═══ EXTRAITS DE DONNÉES ═══
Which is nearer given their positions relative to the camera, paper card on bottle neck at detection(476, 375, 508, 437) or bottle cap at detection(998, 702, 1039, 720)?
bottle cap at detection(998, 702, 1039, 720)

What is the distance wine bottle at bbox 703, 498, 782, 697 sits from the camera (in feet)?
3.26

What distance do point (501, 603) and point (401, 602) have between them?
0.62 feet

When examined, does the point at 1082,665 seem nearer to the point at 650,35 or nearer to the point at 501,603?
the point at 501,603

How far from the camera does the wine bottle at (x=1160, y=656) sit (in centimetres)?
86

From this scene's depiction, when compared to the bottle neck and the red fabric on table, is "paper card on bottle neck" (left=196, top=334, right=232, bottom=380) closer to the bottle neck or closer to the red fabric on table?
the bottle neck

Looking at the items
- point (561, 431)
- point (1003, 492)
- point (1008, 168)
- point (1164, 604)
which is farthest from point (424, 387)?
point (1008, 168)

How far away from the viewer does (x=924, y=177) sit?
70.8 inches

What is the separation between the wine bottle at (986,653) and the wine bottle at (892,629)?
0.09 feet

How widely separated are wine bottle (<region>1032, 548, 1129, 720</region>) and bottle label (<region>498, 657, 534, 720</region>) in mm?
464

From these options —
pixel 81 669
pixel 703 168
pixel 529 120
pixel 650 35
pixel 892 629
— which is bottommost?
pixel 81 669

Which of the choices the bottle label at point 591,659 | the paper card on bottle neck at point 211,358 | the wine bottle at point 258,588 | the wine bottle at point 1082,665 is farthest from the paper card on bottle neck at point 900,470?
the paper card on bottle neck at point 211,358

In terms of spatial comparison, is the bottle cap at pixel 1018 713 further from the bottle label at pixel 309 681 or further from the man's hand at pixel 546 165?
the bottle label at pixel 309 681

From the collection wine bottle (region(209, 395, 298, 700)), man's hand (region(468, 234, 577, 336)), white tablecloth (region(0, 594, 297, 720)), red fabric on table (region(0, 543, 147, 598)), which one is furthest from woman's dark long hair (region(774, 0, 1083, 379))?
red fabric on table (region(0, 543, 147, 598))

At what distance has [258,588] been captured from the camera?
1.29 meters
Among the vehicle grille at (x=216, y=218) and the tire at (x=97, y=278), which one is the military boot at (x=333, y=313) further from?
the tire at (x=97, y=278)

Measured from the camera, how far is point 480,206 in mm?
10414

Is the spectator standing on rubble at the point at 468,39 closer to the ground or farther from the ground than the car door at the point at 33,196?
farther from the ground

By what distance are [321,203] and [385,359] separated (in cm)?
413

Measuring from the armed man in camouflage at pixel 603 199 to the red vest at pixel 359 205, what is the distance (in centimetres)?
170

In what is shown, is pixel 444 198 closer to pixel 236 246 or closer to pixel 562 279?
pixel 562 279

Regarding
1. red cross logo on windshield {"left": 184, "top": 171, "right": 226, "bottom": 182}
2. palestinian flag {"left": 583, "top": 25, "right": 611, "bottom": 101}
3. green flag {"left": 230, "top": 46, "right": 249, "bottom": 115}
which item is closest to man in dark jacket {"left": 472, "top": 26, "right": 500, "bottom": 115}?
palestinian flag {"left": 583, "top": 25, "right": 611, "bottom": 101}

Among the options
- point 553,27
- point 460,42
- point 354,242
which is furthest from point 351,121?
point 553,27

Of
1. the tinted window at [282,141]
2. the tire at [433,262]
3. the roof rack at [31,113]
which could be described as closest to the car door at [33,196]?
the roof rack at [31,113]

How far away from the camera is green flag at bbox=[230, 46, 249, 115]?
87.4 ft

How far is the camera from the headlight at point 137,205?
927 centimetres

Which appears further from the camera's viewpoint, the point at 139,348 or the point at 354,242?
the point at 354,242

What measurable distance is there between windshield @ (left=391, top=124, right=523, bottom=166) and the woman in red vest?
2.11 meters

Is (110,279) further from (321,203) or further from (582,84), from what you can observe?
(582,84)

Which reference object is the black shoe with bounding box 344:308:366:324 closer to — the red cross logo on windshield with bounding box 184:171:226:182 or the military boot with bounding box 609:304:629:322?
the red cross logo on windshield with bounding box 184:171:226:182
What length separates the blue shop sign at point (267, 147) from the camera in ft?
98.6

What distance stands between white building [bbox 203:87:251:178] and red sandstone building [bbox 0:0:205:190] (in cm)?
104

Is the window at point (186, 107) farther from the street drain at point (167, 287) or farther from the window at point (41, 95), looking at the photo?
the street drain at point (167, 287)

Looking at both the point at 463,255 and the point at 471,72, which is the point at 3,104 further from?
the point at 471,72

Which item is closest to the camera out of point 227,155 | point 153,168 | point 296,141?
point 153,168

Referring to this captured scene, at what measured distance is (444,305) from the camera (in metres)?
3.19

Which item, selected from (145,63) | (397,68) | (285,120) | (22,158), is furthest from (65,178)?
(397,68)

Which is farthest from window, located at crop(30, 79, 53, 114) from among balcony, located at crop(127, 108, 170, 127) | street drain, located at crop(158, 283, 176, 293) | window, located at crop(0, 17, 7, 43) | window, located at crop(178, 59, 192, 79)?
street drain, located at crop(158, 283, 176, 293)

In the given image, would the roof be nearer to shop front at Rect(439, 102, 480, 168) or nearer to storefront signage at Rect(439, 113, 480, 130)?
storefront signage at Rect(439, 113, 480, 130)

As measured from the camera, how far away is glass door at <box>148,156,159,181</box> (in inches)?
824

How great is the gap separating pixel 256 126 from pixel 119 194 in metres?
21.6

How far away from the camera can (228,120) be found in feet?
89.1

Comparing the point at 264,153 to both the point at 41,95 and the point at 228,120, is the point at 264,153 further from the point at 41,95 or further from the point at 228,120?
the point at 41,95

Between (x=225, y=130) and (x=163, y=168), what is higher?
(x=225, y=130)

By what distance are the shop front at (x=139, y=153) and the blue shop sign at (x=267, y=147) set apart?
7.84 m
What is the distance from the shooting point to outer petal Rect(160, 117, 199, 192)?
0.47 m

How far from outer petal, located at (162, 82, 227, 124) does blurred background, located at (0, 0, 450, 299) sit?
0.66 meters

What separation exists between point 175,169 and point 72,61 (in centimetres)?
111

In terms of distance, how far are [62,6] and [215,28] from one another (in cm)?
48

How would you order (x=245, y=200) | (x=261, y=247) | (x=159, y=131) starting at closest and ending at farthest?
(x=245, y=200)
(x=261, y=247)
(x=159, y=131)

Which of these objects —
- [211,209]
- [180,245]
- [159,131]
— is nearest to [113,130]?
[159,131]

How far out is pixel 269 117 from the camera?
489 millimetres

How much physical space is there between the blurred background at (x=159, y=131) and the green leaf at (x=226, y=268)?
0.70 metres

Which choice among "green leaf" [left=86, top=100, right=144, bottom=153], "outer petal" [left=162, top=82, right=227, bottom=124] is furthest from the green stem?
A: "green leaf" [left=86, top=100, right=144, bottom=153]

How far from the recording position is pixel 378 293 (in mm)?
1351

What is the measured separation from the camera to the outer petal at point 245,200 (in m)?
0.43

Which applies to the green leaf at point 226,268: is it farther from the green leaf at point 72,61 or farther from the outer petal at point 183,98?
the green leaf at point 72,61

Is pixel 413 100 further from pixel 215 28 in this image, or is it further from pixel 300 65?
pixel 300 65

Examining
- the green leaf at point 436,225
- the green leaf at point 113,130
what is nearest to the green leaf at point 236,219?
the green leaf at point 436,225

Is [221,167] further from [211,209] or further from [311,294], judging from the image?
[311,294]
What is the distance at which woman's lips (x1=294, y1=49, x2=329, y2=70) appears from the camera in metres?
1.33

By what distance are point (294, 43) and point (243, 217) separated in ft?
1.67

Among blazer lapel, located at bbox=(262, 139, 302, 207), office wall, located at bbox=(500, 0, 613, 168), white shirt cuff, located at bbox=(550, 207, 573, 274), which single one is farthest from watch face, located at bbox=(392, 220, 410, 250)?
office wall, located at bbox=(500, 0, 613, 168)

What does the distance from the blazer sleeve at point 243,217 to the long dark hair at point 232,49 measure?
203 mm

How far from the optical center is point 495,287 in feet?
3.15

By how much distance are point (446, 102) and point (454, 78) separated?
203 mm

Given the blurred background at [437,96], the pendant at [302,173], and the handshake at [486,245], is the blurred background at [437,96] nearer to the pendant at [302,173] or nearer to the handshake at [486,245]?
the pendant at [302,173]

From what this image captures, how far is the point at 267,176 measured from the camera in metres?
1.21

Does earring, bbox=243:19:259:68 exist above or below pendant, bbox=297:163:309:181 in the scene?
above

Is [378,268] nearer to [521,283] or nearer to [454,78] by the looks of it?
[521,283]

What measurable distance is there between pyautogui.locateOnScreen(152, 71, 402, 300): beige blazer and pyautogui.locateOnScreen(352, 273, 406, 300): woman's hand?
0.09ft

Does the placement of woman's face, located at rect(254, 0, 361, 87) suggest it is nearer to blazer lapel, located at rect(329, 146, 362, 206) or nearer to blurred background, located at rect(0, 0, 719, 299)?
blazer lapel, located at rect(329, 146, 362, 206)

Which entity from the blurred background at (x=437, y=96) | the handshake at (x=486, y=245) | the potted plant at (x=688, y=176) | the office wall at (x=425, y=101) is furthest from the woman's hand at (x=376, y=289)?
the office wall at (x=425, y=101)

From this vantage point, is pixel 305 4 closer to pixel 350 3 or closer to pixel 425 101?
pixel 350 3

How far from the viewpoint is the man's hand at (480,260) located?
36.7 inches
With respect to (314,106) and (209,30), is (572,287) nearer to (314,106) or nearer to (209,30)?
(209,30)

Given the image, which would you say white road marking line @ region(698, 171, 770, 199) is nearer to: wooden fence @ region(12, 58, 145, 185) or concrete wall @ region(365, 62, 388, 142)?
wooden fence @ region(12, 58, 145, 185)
═══
**CONSIGNE**
Pouvez-vous citer mot pour mot les lignes des données ci-dessus, de celle qui contient « Measuring from the » jusqu'à celle qui contient « 927 centimetres », ces deux lignes comprises ?

**RÉPONSE PROPOSÉE**
Measuring from the armed man in camouflage at pixel 603 199 to the red vest at pixel 359 205, what is the distance (in centimetres)?
170

In what is shown, is pixel 444 198 closer to pixel 236 246 or closer to pixel 562 279?
pixel 562 279

Regarding
1. red cross logo on windshield {"left": 184, "top": 171, "right": 226, "bottom": 182}
2. palestinian flag {"left": 583, "top": 25, "right": 611, "bottom": 101}
3. green flag {"left": 230, "top": 46, "right": 249, "bottom": 115}
which item is closest to man in dark jacket {"left": 472, "top": 26, "right": 500, "bottom": 115}?
palestinian flag {"left": 583, "top": 25, "right": 611, "bottom": 101}

Among the options
- point 553,27
- point 460,42
- point 354,242
which is furthest from point 351,121?
point 553,27

Of
1. the tinted window at [282,141]
2. the tire at [433,262]
3. the roof rack at [31,113]
which could be described as closest to the car door at [33,196]?
the roof rack at [31,113]

How far away from the camera is green flag at bbox=[230, 46, 249, 115]?
87.4 ft

How far is the camera from the headlight at point 137,205?
927 centimetres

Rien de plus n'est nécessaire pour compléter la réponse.